→ Data listing
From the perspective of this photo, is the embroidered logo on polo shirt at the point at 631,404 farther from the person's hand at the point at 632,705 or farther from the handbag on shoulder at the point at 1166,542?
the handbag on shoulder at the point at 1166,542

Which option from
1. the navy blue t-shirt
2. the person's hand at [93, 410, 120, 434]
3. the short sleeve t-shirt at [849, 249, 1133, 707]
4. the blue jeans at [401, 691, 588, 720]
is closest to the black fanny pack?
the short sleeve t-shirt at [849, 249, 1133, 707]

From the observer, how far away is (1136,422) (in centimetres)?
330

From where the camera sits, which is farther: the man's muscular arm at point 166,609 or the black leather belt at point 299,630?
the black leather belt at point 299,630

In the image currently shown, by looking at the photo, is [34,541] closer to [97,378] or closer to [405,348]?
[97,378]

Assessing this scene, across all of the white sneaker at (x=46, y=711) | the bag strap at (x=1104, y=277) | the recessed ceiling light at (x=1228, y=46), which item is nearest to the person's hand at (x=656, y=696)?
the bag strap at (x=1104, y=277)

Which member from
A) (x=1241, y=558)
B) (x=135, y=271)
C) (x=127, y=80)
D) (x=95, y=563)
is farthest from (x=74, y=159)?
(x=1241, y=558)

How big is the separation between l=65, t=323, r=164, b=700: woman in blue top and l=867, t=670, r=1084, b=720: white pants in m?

==

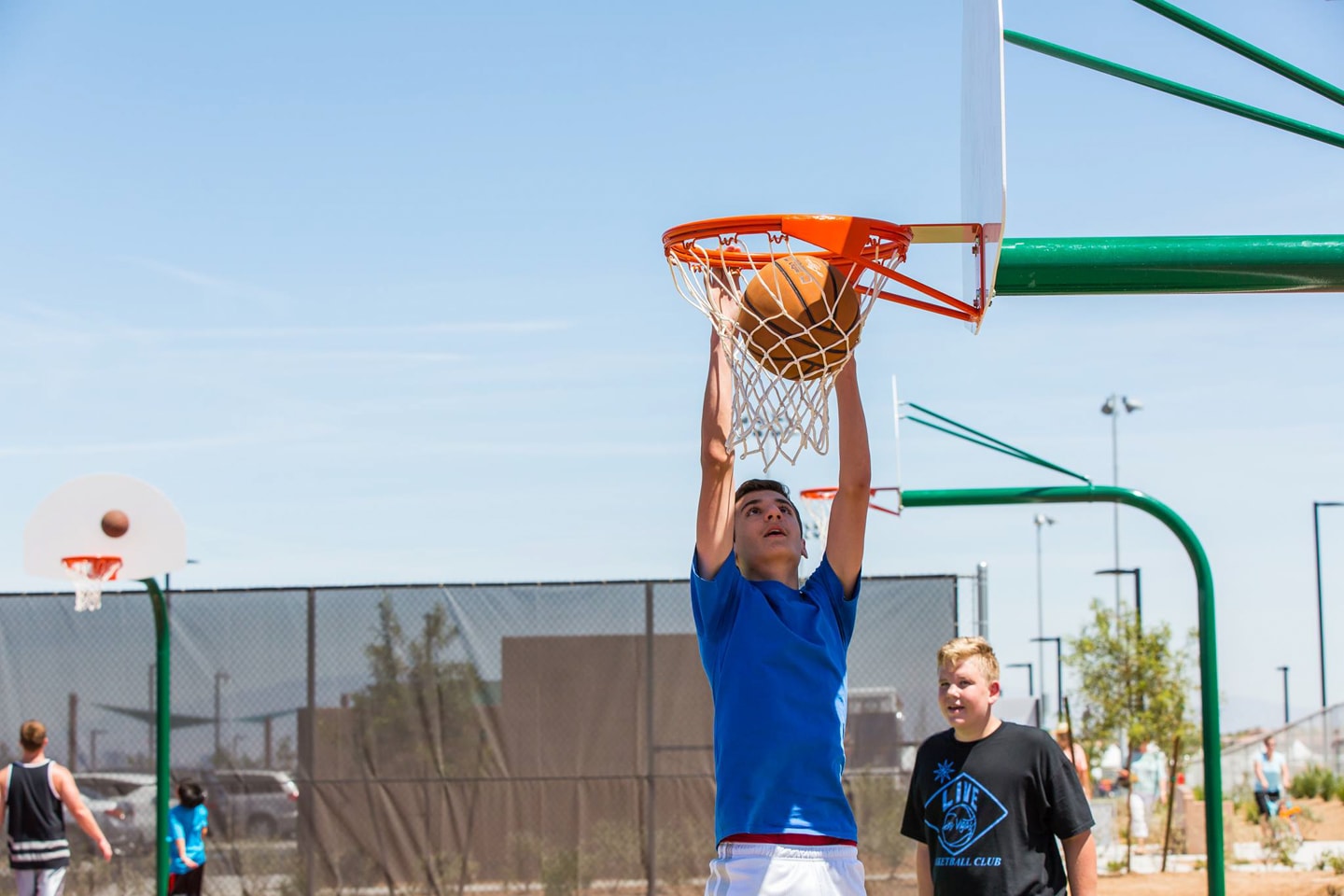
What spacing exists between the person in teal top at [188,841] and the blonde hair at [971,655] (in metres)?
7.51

→ What is being asked
Pick out every line in the records above that contains the word "shoulder" and copy each of those lines.

→ Result for this task
From the perspective of this photo, is the embroidered logo on polo shirt at the point at 631,404 farther from the person's hand at the point at 632,705 or farther from the handbag on shoulder at the point at 1166,542?
the handbag on shoulder at the point at 1166,542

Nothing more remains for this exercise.